REQUIREMENT: Set down only these lines, exactly: the line containing "ЭЛЕКТРОФОРЕЗ/ELECTROFOREZ POSTERS DESIGN" and all lines through the end of the data below. Omit pictures.

[Caption-style text data]
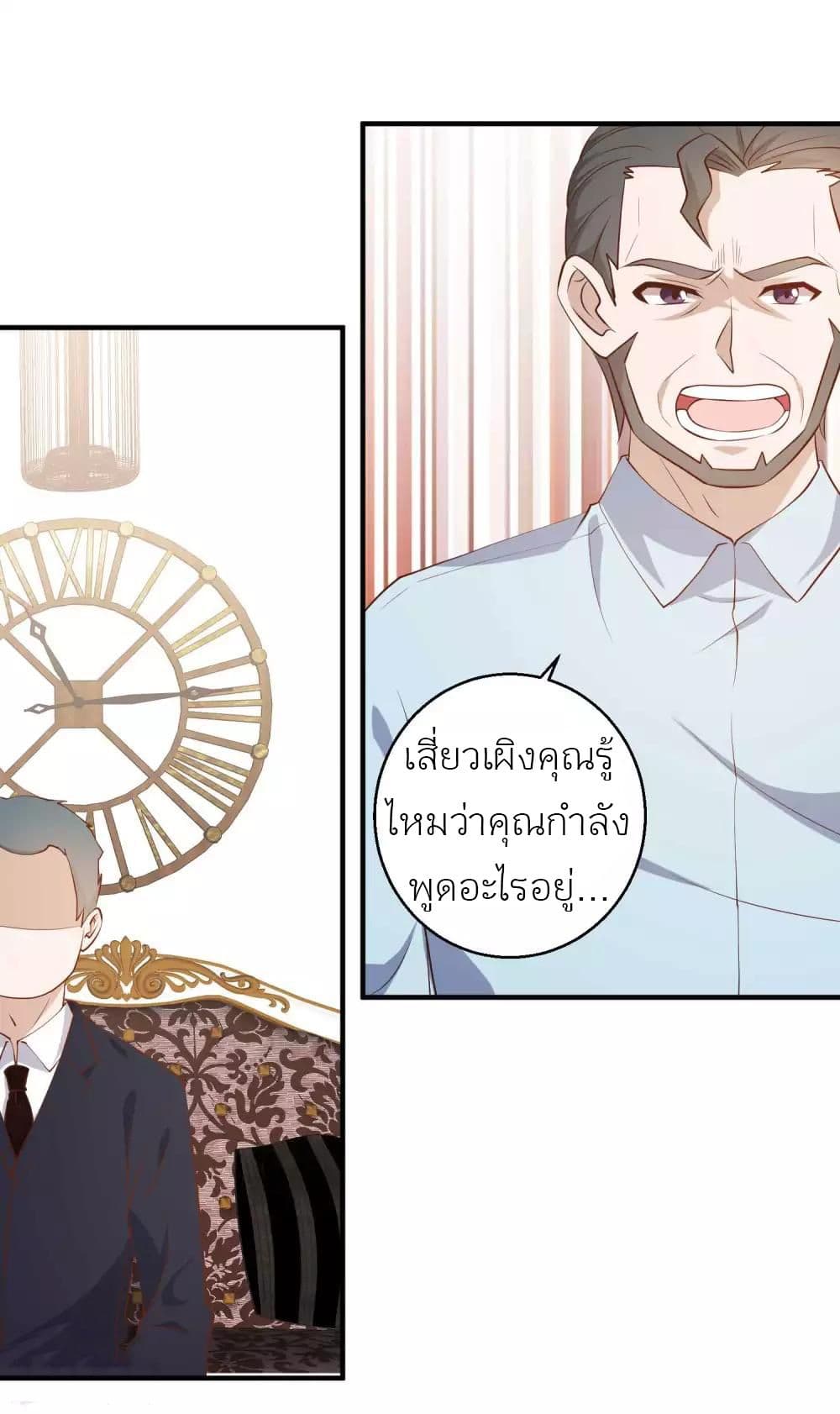 God Fisherman เธ•เธญเธเธ—เธตเน 53 (37)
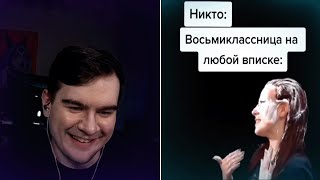 БРАТИШКИН ИГРАЕТ в ГТА РП на АНДРОИДЕ  СМОТРИТ МЕМЫ ИЗ ТИКТОКА и ОПАСНЫЕ ВИДЕО  ЗАПИСЬ СТРИМА [upl. by Orabla]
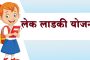 लेक लाडकी योजनेत पिवळ्या व केशरी रेशनकार्डधारक कुटुंबात जन्मलेल्‍या मुलींना मिळणार 'हा' लाभ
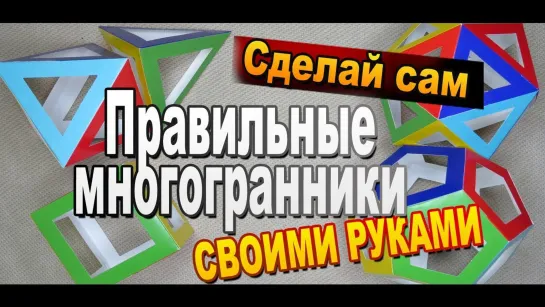 Правильные многогранники из бумаги своими руками для начинающих / Волшебные грани №12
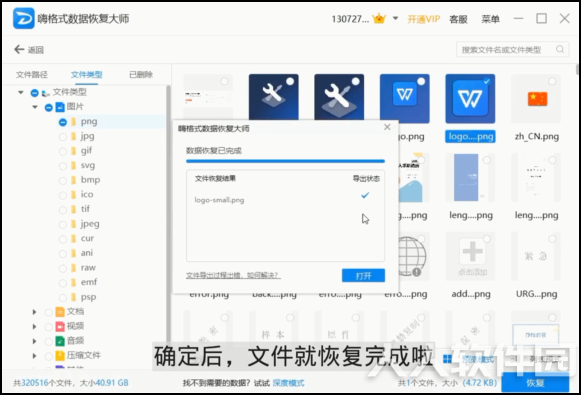嗨格式数据恢复大师vip破解版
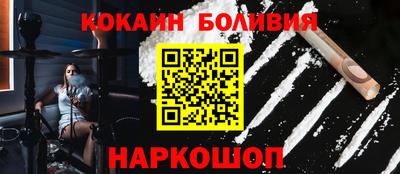дурь Янаул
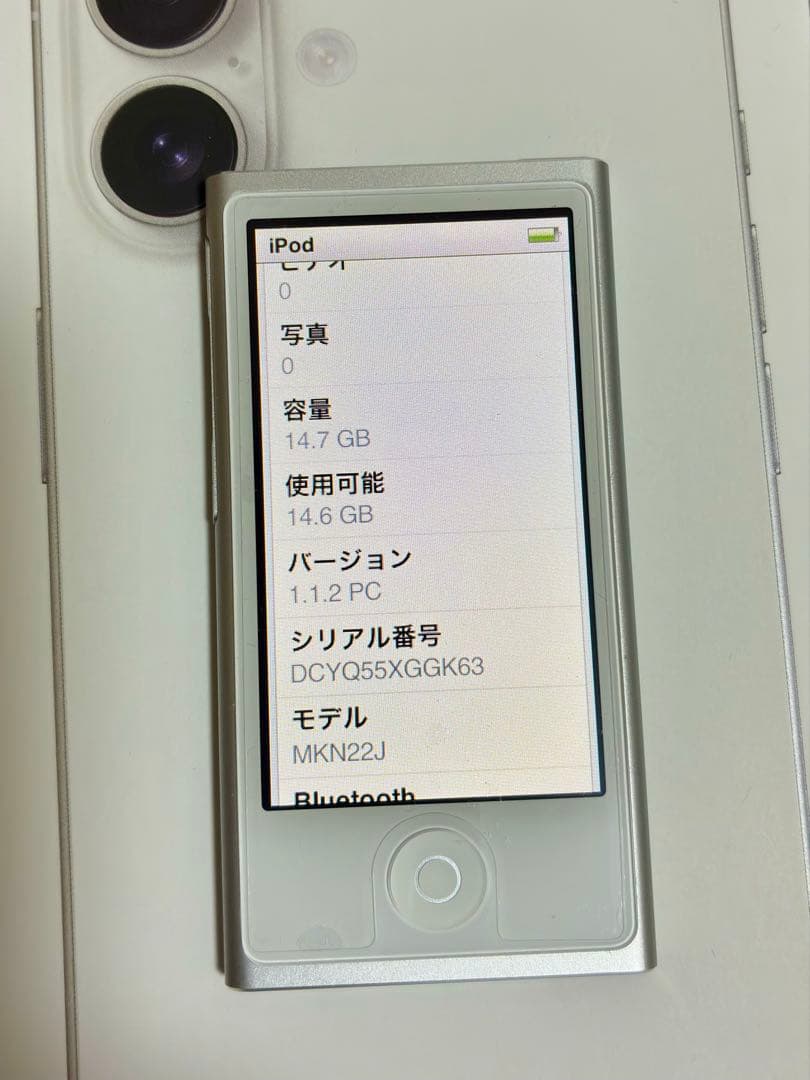 も*こ様 美品 iPod nano 第7世代 シルバー 16GB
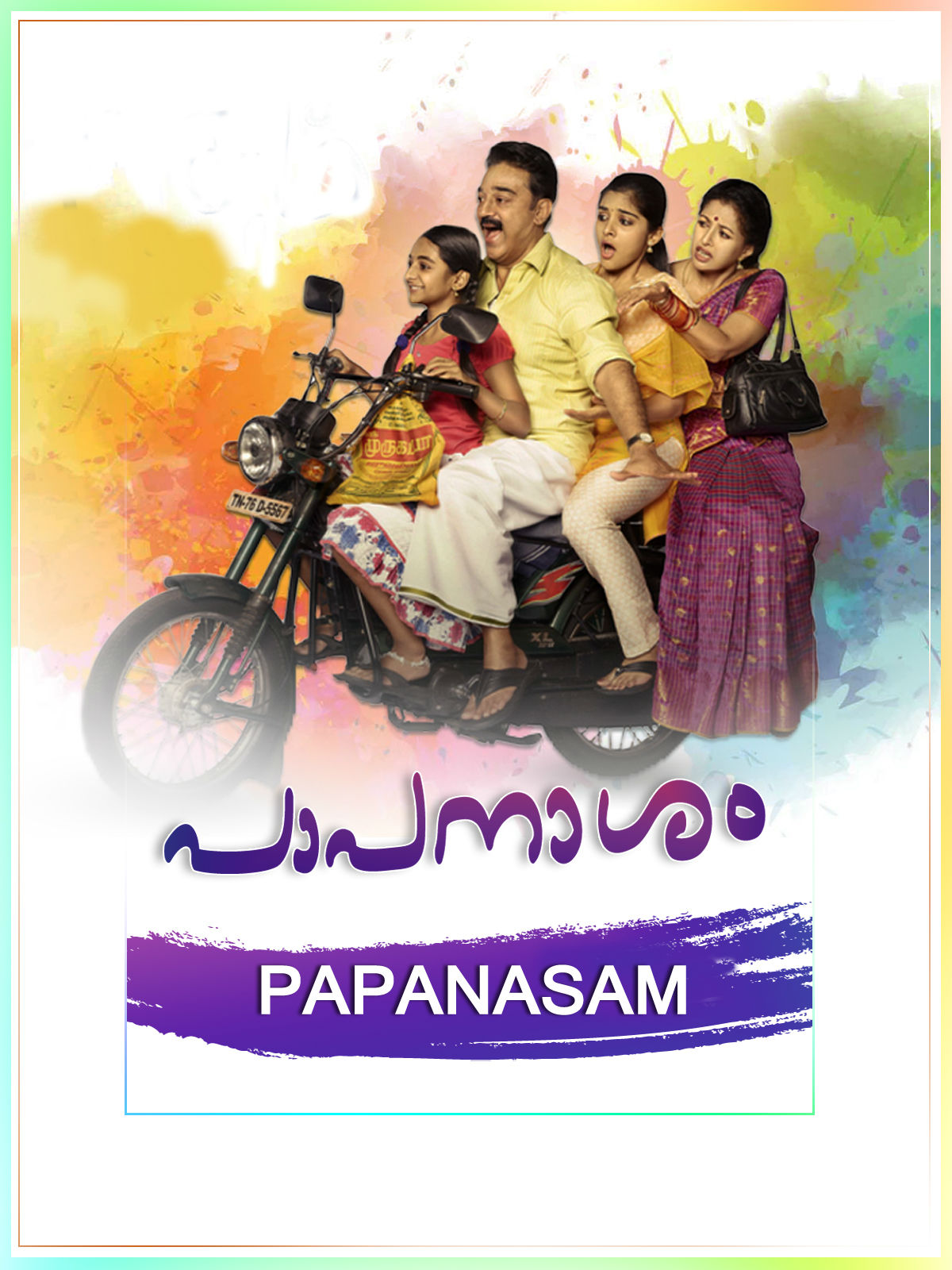 Prime Video Papanasam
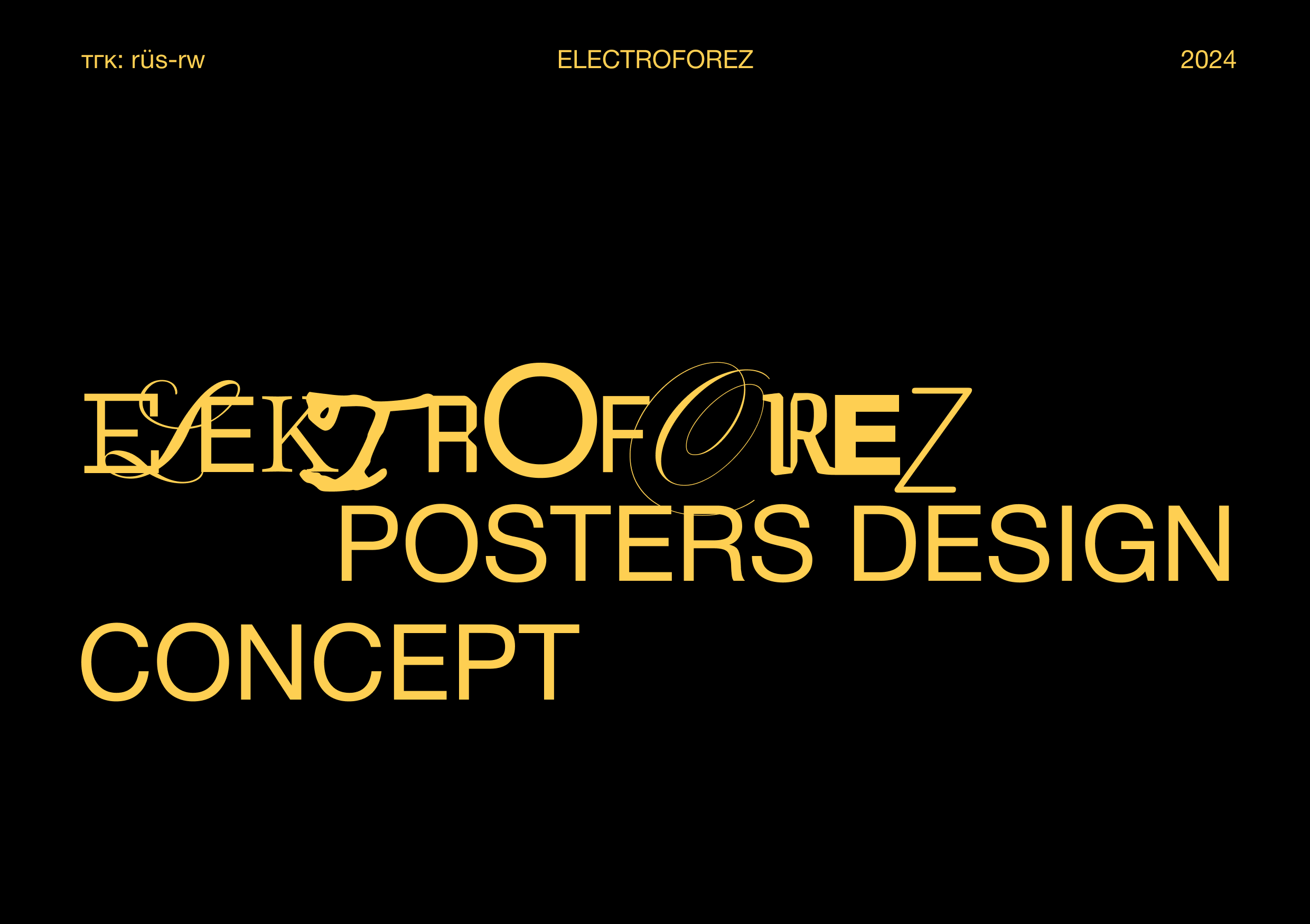 ЭЛЕКТРОФОРЕЗ/ELECTROFOREZ POSTERS DESIGN — Изображение №2 — Брендинг, Графика на Dprofile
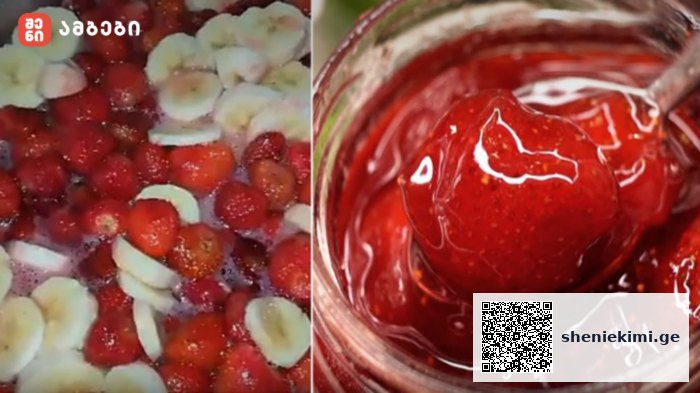 Split image: left side fresh sliced bananas with whole strawberries; right side thick strawberry jam being stirred in a jar.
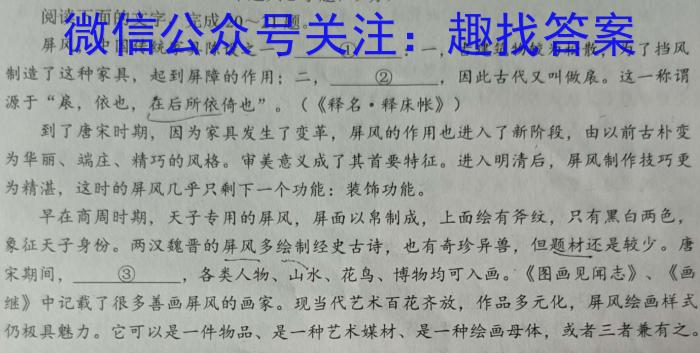 2022-2023学年云南省高二考试卷3月联考(23-182B)语文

EXERCISE SOLUTION:
 ЭЛЕКТРОФОРЕЗ/ELECTROFOREZ POSTERS DESIGN — Изображение №2 — Брендинг, Графика на Dprofile
 Split image: left side fresh sliced bananas with whole strawberries; right side thick strawberry jam being stirred in a jar.
 2022-2023学年云南省高二考试卷3月联考(23-182B)语文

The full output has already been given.